Problem details: Print the data verbatim. Leave every image out.

START Extracted material

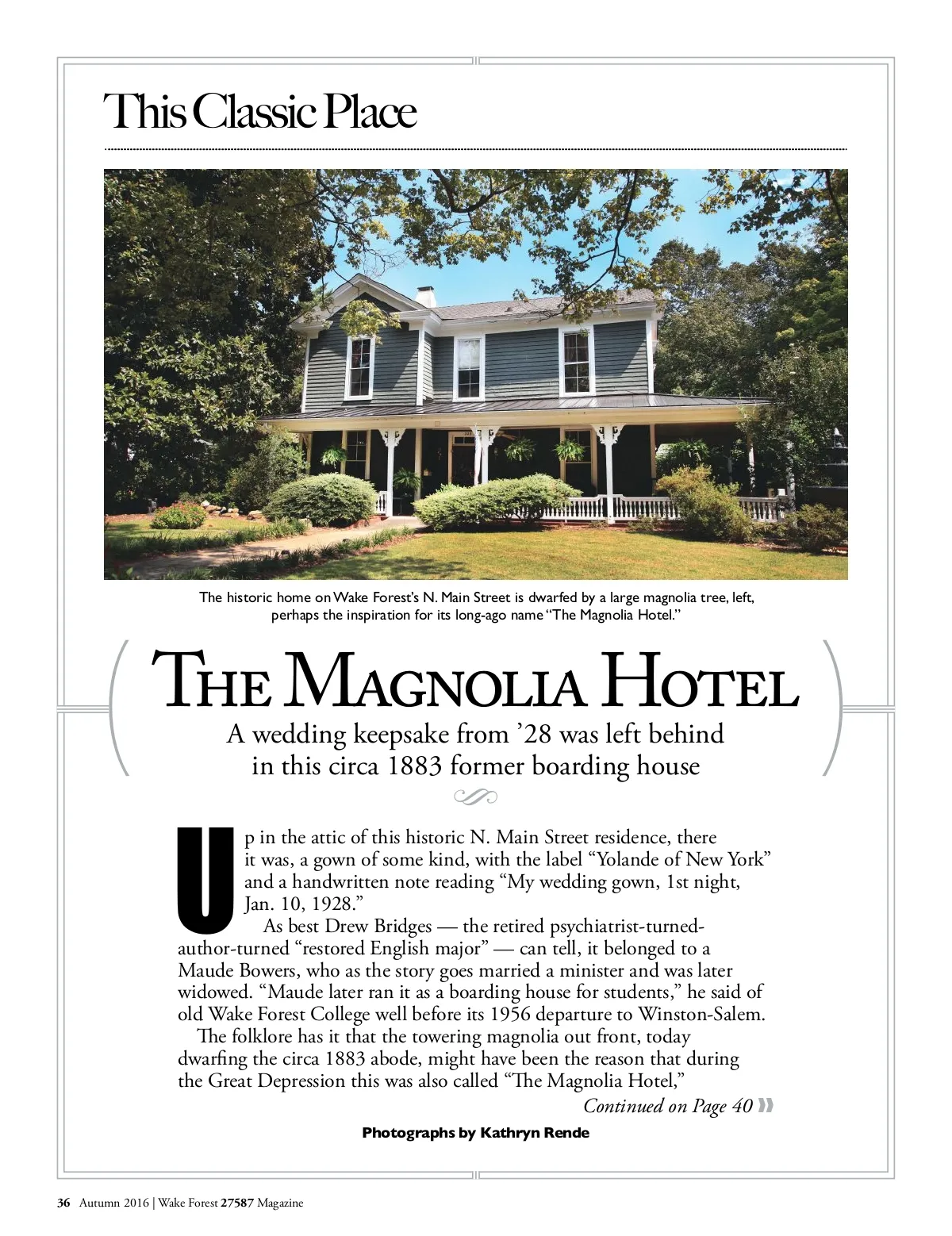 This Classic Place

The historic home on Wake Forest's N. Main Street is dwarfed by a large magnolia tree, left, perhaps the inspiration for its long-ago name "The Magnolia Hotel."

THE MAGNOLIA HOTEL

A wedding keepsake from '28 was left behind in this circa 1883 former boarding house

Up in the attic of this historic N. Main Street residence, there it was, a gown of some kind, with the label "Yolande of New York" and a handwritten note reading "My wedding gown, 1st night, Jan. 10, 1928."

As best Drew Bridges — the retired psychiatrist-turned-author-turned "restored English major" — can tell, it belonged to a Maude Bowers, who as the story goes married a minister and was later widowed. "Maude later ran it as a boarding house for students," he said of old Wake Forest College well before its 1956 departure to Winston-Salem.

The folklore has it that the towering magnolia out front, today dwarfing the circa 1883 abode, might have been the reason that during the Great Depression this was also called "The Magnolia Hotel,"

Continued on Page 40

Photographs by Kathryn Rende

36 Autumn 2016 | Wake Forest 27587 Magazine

END Extracted material

Expected output:
 This Classic Place

The historic home on Wake Forest's N. Main Street is dwarfed by a large magnolia tree, left, perhaps the inspiration for its long-ago name "The Magnolia Hotel."

THE MAGNOLIA HOTEL

A wedding keepsake from '28 was left behind in this circa 1883 former boarding house

Up in the attic of this historic N. Main Street residence, there it was, a gown of some kind, with the label "Yolande of New York" and a handwritten note reading "My wedding gown, 1st night, Jan. 10, 1928."

As best Drew Bridges — the retired psychiatrist-turned-author-turned "restored English major" — can tell, it belonged to a Maude Bowers, who as the story goes married a minister and was later widowed. "Maude later ran it as a boarding house for students," he said of old Wake Forest College well before its 1956 departure to Winston-Salem.

The folklore has it that the towering magnolia out front, today dwarfing the circa 1883 abode, might have been the reason that during the Great Depression this was also called "The Magnolia Hotel,"

Continued on Page 40

Photographs by Kathryn Rende

36 Autumn 2016 | Wake Forest 27587 Magazine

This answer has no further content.